He’s been profiled in Ebony, survived conversion therapy, and earned a Ph.D., but now actor and activist Rizi Xavier Timane is sharing his biggest project since acknowledging the hard road he is on as a black man in America. And just to make it harder, he also happens to be an immigrant from Nigeria, and transgender, too.
As an immigrant and LGBT person, I’m deeply impacted by Trump. Honesty is a key issue with this President. Bullying and distractions are taking our eyes off of what is happening.The president has, through his policies on trans rights, planned parenthood (hence women’s rights), immigrant rights and the Muslim ban, alienated almost every demographic in the country other than white male Americans and more love for our neighbors as we love ourselves is needed.
And so Rizi created “Love Is All We Need,” featuring a variety of people from different faiths, ethnicities and genders. In the months since its release, it has gone viral on YouTube with more than 1 million views.
According to his website, he knew as young as 8 that he was transgender, and as a result was subjected to harsh religious persecution by his fundamentalist parents in Lagos, who tried to “pray away the trans.” He now lives in Los Angeles and counsels transgender youth in addition to being an actor and singer.

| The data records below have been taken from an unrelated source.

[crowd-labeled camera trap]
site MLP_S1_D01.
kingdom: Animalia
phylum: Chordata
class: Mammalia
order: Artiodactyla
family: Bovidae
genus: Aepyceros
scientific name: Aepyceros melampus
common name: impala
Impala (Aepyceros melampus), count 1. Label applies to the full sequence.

Rizi told Ebony that even though he feels much of his struggle as a transgender individual is behind him, he has found new struggles living in America.

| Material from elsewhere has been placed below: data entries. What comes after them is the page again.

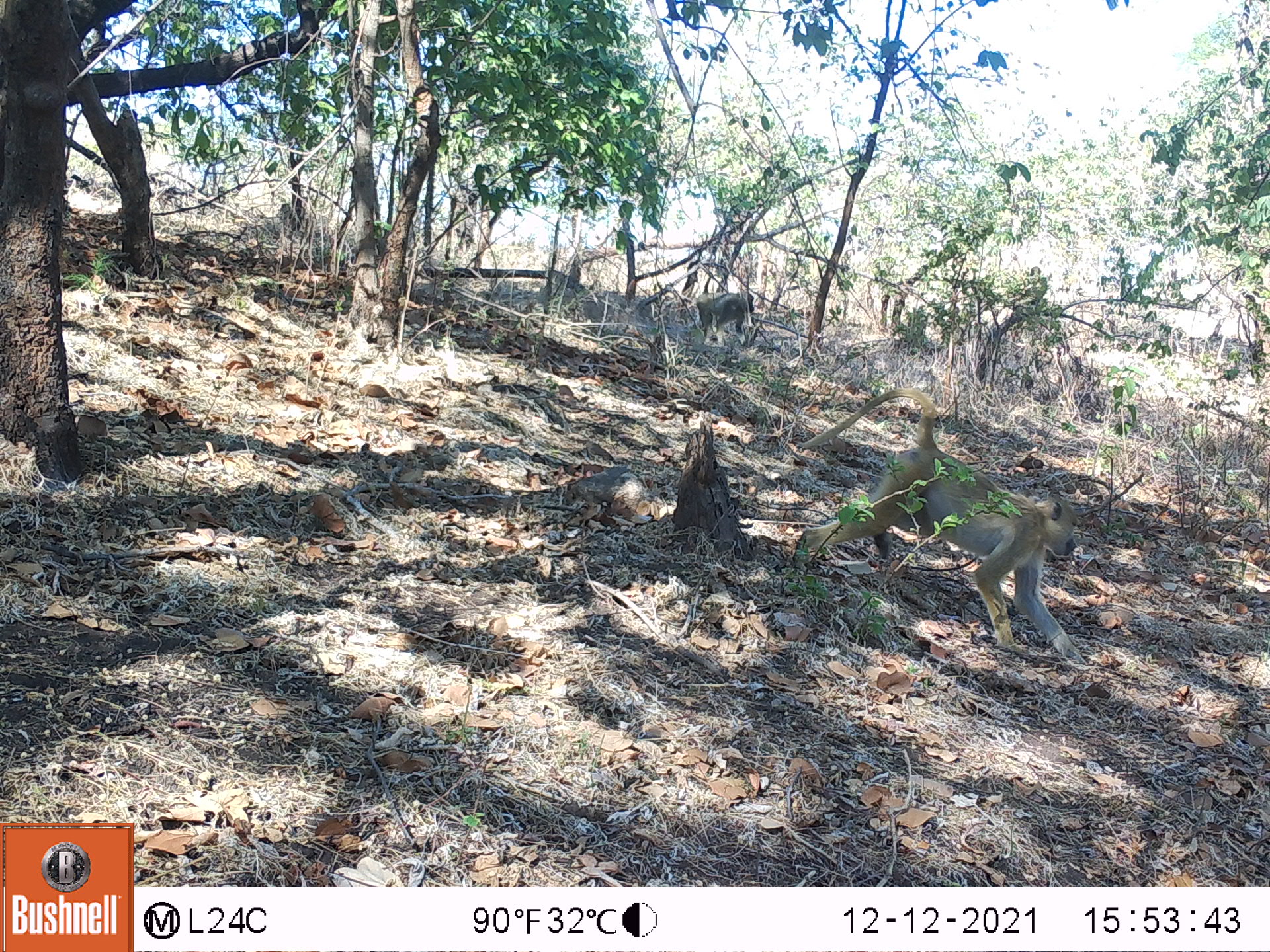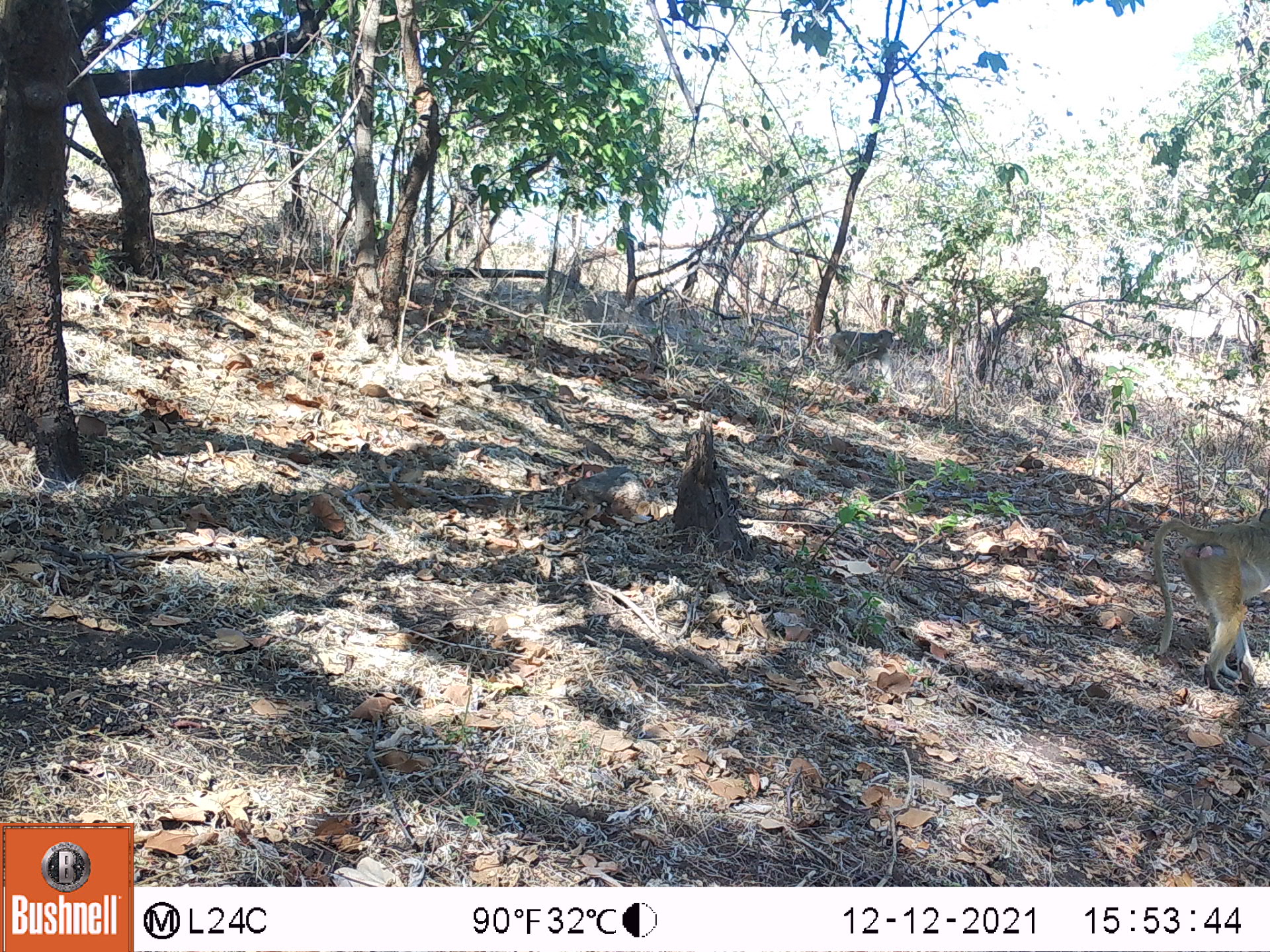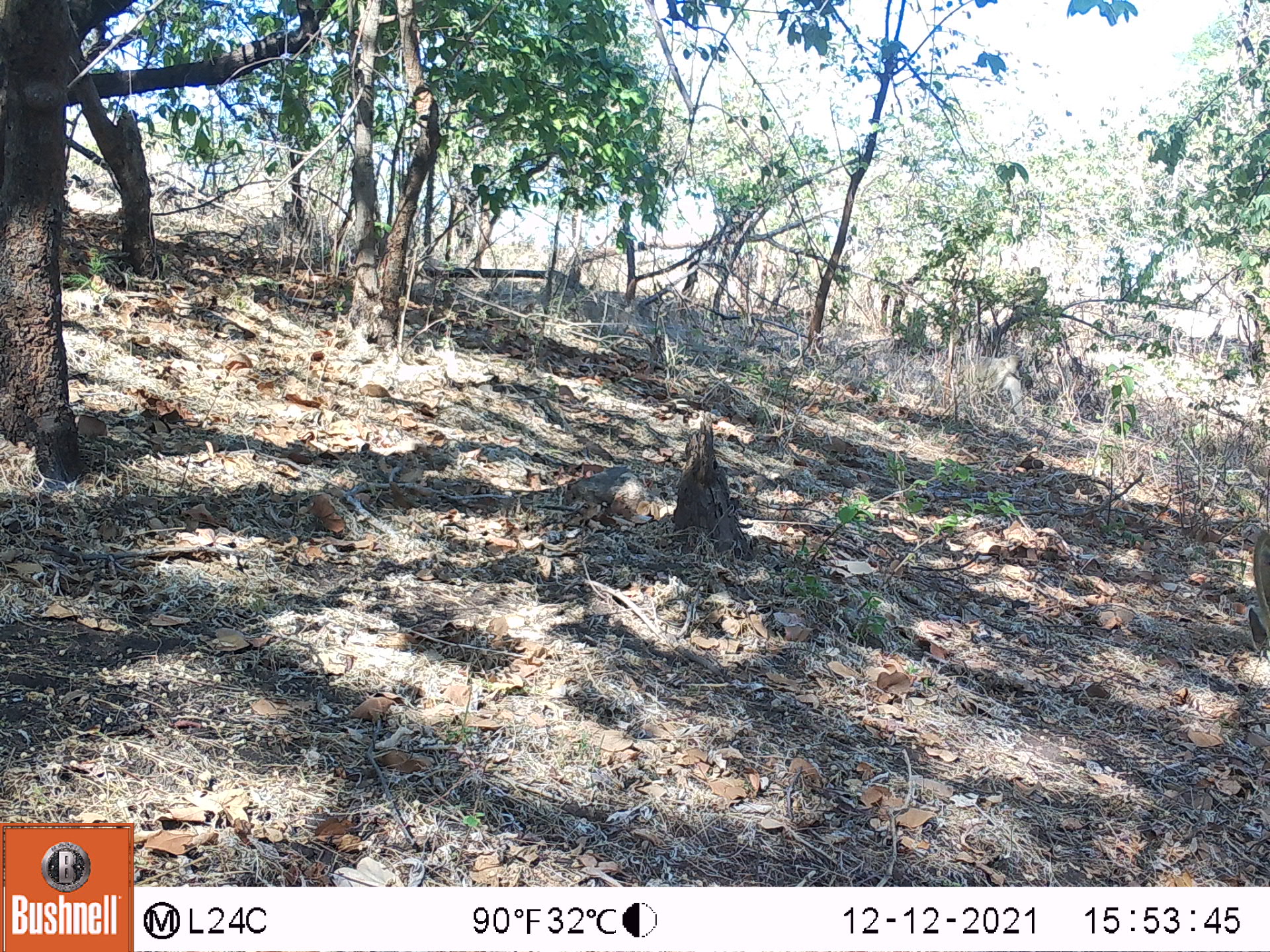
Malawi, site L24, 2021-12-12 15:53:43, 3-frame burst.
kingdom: Animalia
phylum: Chordata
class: Mammalia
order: Primates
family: Cercopithecidae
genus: Papio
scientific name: Papio cynocephalus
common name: yellow baboon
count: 2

Whenever I leave my house now, my wife reminds me to keep both hands on the steering wheel if a cop pulls me over, so he doesn’t think I’m reaching for a gun. While I don’t dismiss the tragic cases of police violence against Black women, it’s not lost on me that she didn’t say this when I presented as a woman.
As a Black man, my journey has just begun. This is not exactly the life I signed up for. Not that I thought living as a man would be one nonstop party, but I guess we don’t realize how serious a situation can be until we live through it. Still, I’m grateful; despite the trials of being a Black male in America, I am finally comfortable in my skin, and that alone brings me a sense of personal power.